Prof.Dr.Yusuf HALAÇOĞLU
Ermeni Mezalimi, Osmanlı Dönemi
Osmanlı Devleti tarafından yüzyıllar
boyunca millet-i sadıka olarak kabul edilen Ermeniler, Avrupa devletlerinin
Şark Meselesi olarak şöhret bulan politikaları neticesinde, XIX. yüzyılın
ikinci yarısından itibaren zayıflayan Osmanlı idaresine karşı ciddi bir sorun
teşkil etmeye başlamışlardır. Fransız Devrimi’nin fitilini ateşlediği
milliyetçilik cereyanları ile zayıflayan Osmanlı Devleti’nin topraklarına göz
koyan Avrupalı güçlerin Hıristiyan azınlıklardan kendi emellerini
gerçekleştirebilmek için yararlanma arzuları, Ermeni Kilisesi tarafından da
desteklenen Ermeni milliyetçiliğini teşvik etmiş; başlangıçta burjuva ve şehir
kökenli olan ve elitist bir özellik taşıyan Ermeni milliyetçiliğinin Ermeni
toplumunun tüm katmanlarına yayılarak ayrılıkçı bir renge bürünmesini
hızlandırmıştır.

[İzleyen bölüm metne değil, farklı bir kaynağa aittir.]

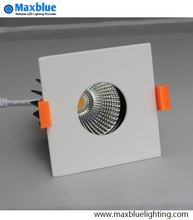 9W 12W Square LED Downlight CRI 80+Ra CREE COB Dimmable Ceiling Recessed Rectangular COB LED Light Fixture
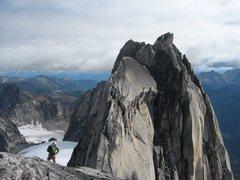 Rock Climbing Photo: Pigeonnnn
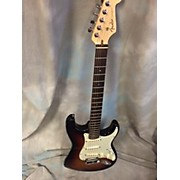 Fender American Deluxe Solid Body Electric Guitar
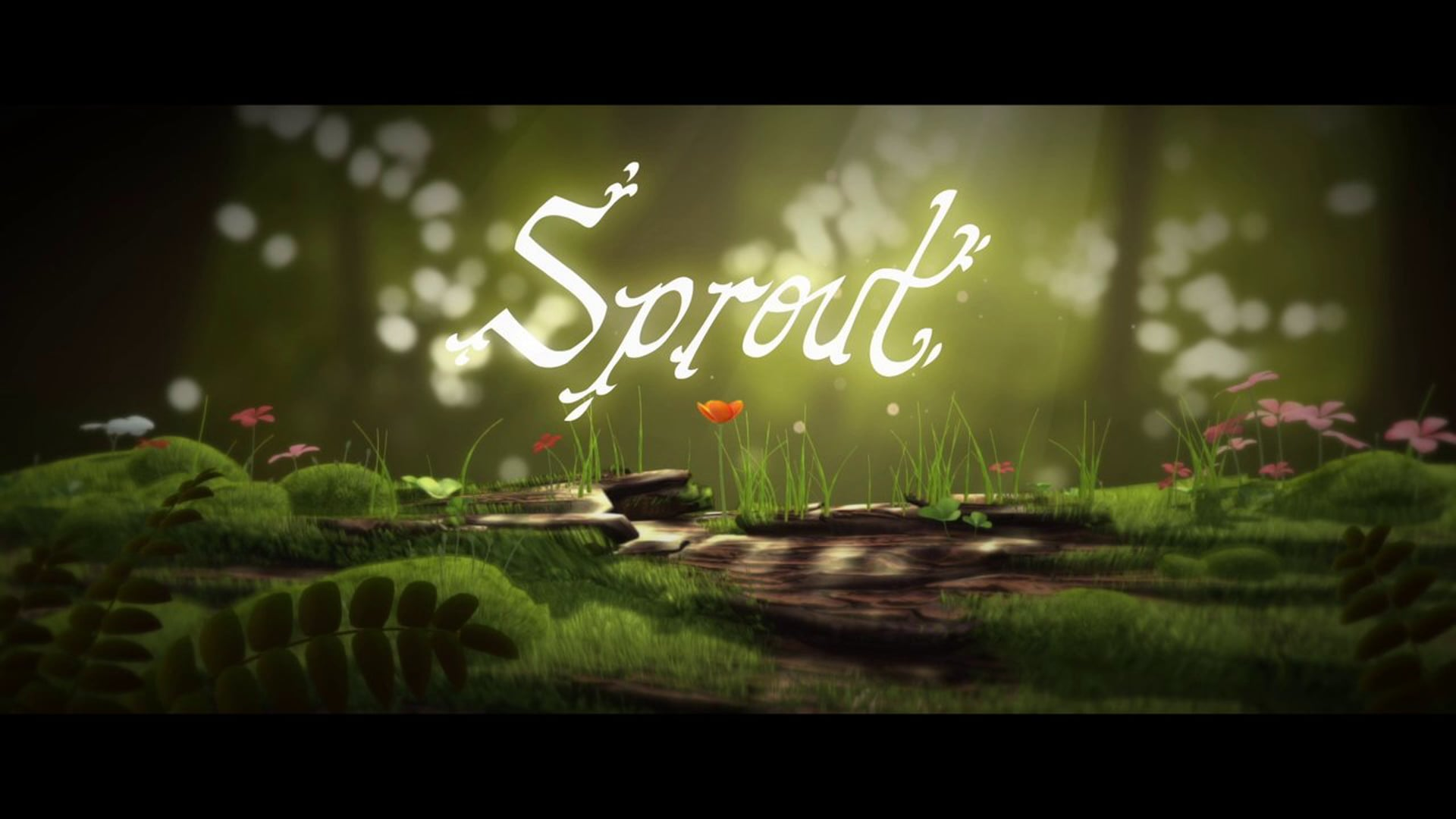 """""""Sprout""""(2014) Teaser"""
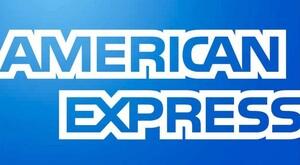 teléfono atención al cliente american express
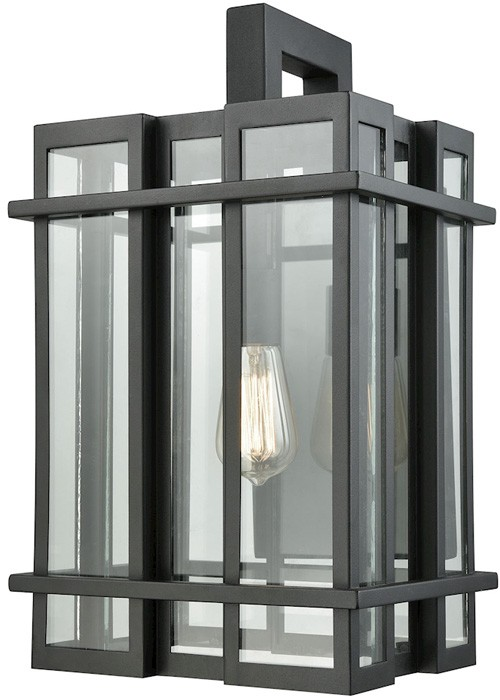 elk lighting glass tower elk-glass-tower-outdoor-wall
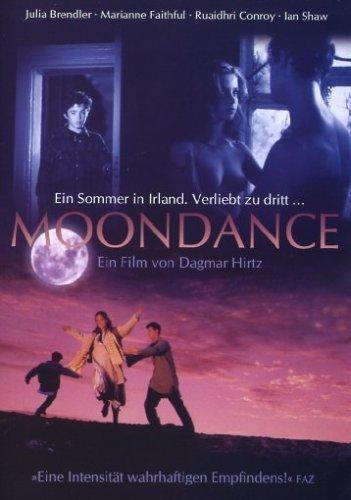 Bild von Moondance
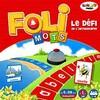 Anaton's Editions Foli Mots (fr) 3700532300032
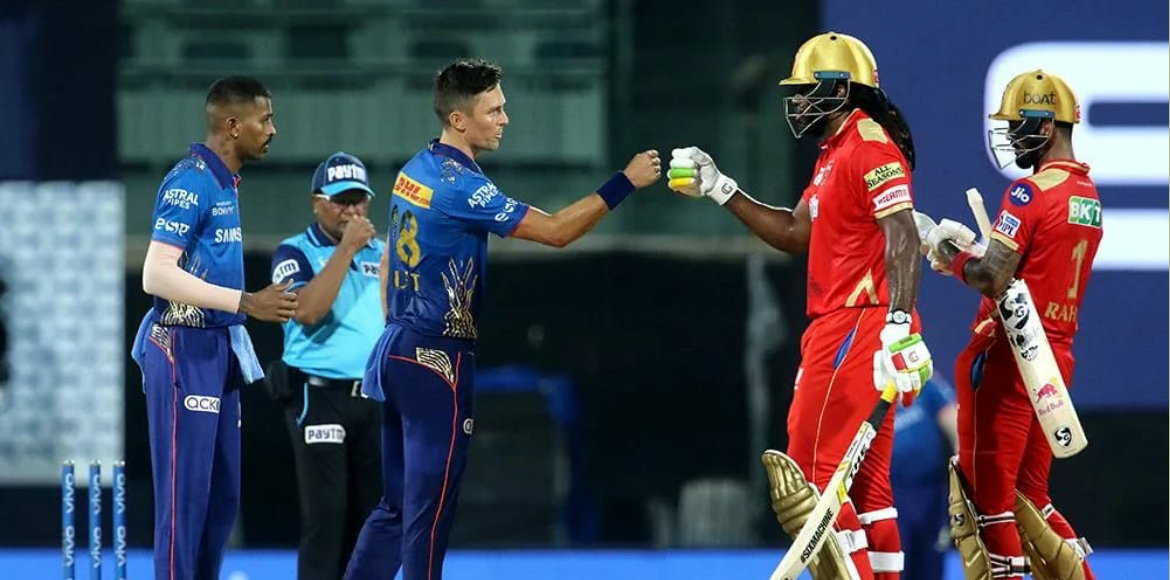 IPL: After three losses, PBKS win important match against MI
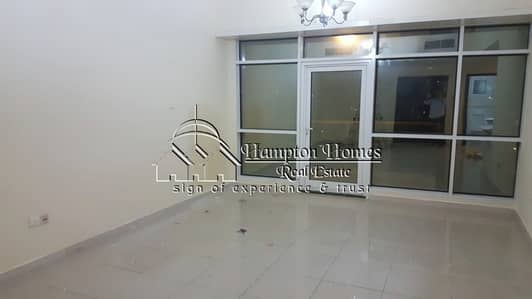 2 Bedroom Apartment for Rent in Jumeirah Lake Towers (JLT), Dubai - 2 BED APT IN LAKE CITY JLT ONLY 65K 4 CHEQUES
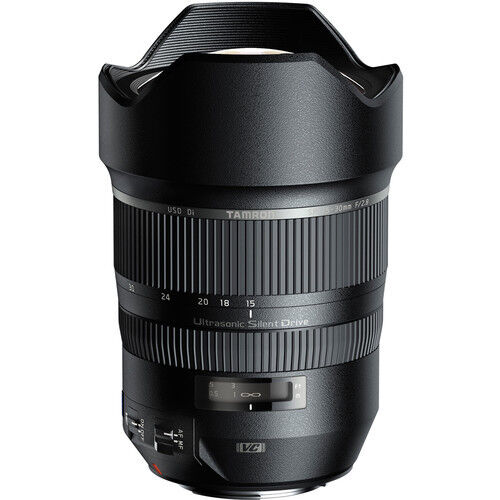 Tamron SP 15-30mm F/2.8 Di VC USD Lens for CANON Digital SLR Cameras NEW!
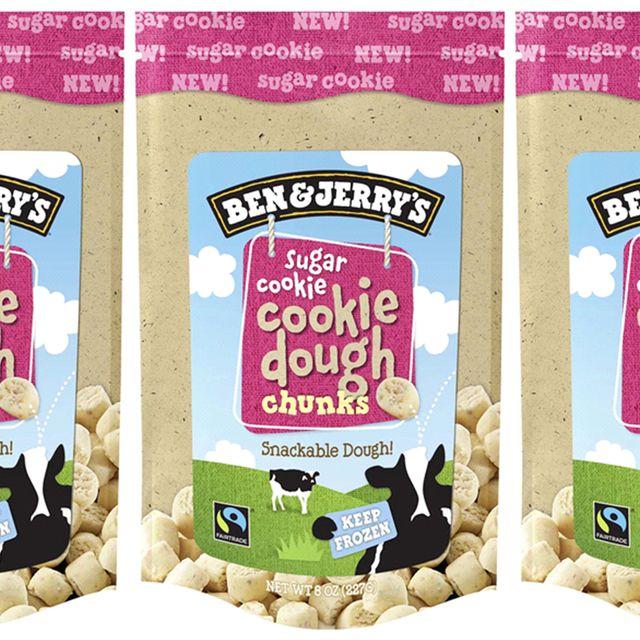 ben  jerry's sugar cookie dough chunks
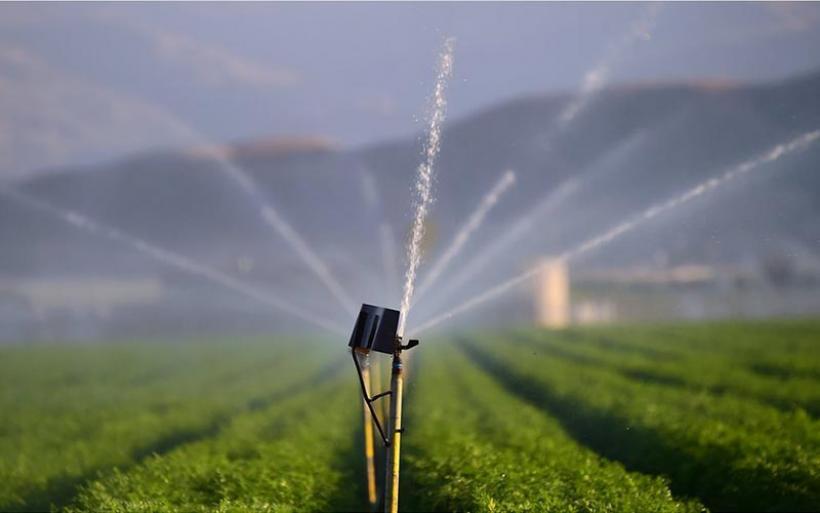 Έρχεται πληρωμή 9 εκατ. για εξόφληση υπολοίπων σε γεωργοπεριβαλλοντικά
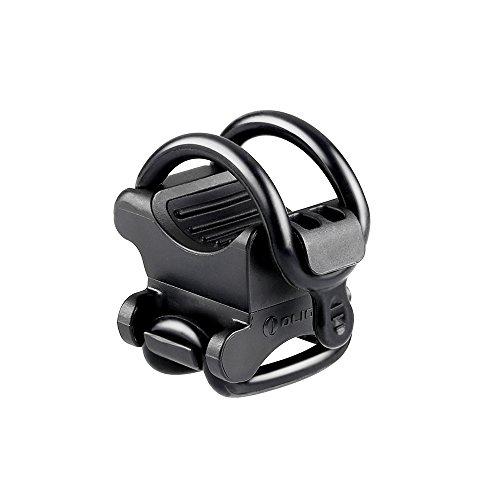 Olight® FB-1 Universal Fahrradhalter Halterung für 10 - 35mm Taschenlampen (nur Mount) -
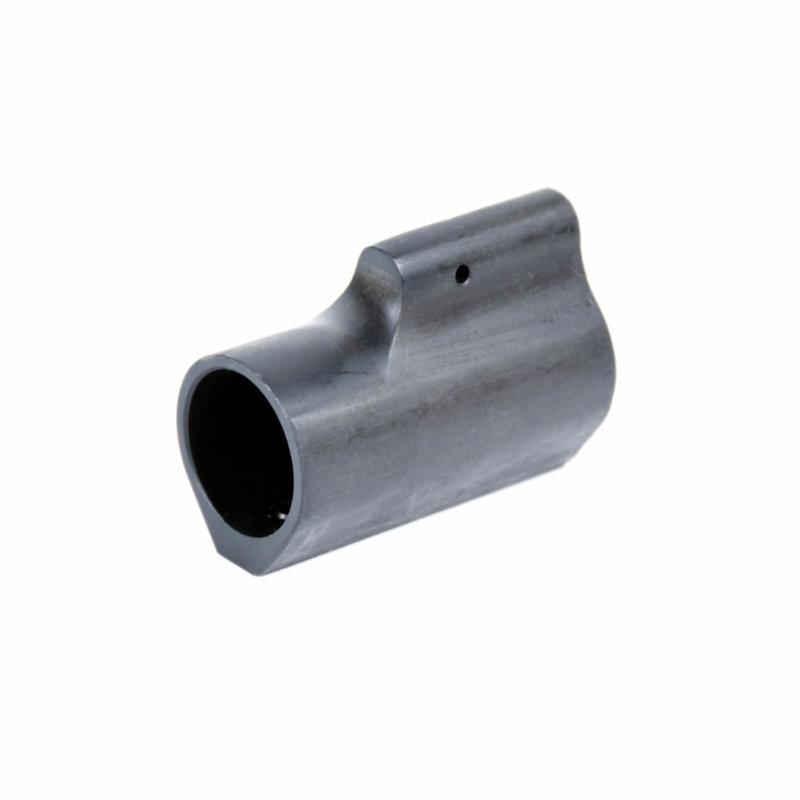 AT3 Tactical Long Low-Profile Gas Block - Steel, .750 Diameter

Bu sürecin dönüm noktası, literatürümüzde 93 Harbi olarak
bilinen 1877-78 Osmanlı-Rus Savaşı ile bu savaşı müteakiben imzalanan
Ayastefanos (3 Mart 1878) ve Berlin (13 Temmuz 1878) andlaşmalarıdır.
93 Harbi süresince Rus ordusu ile
yakın bir işbirliğine girmiş olan Ermeni meclisi, savaşın ardından, Rus Çarı
II. Aleksandr’a “Fırat’a kadar olan bölgenin Türklere geri verilmeyerek burada
Rusya’ya bağlı bir Ermenistan kurulması” şeklinde özetlenebilecek bir muhtıra
göndermiştir. Siyasi dengeler sebebiyle gerçekleştirilmesi Ruslar tarafından
dahi mümkün görülmeyen bu talebin bir nebze olsun telafi edilebilmesi için
Ruslar, anlaşmaya, Ermenilerin sakin olduğu Doğu Anadolu vilayetlerinde ıslahat
yapılması ve buradaki Hıristiyanların Kürt ve Çerkeslere karşı korunmasının
temin edilmesi gerektiğini bildiren meşhur 16. maddeyi eklemişlerdir. Bu, aynı
Küçük Kaynarca Andlaşması’nın (21 Temmuz 1774) 7 ve 14. maddelerinin Çarlık
Rusyası’na Orta Doğu politikaları konusunda bir meşruiyet sağladığı gibi
Anadolu üzerindeki Rus emel ve tasarrufları için de bundan sonra hukuki bir
zemin teşkil edecek bir biçimde düzenlenmiştir. Ancak, olası bir Osmanlı
dağılmasının nimetlerinin sadece Ruslara bırakılamayacak kadar kıymetli
olduğunu idrak eden Düvel-i Muazzama’nın diğer üyeleri Ayastefanos
Andlaşması’nın Osmanlı aleyhindeki ağır hükümlerinin toplanan Berlin Kongresi
ile tadil edilmesini kararlaştırmışlar; neticede birçok madde tekrar düzenlense
de, bundan sonra Osmanlı Devleti’nin içişlerine müdahalede en önemli unsuru
teşkil edecek olan ıslahat sorunu, 61. madde ile olduğu gibi bırakılmıştır.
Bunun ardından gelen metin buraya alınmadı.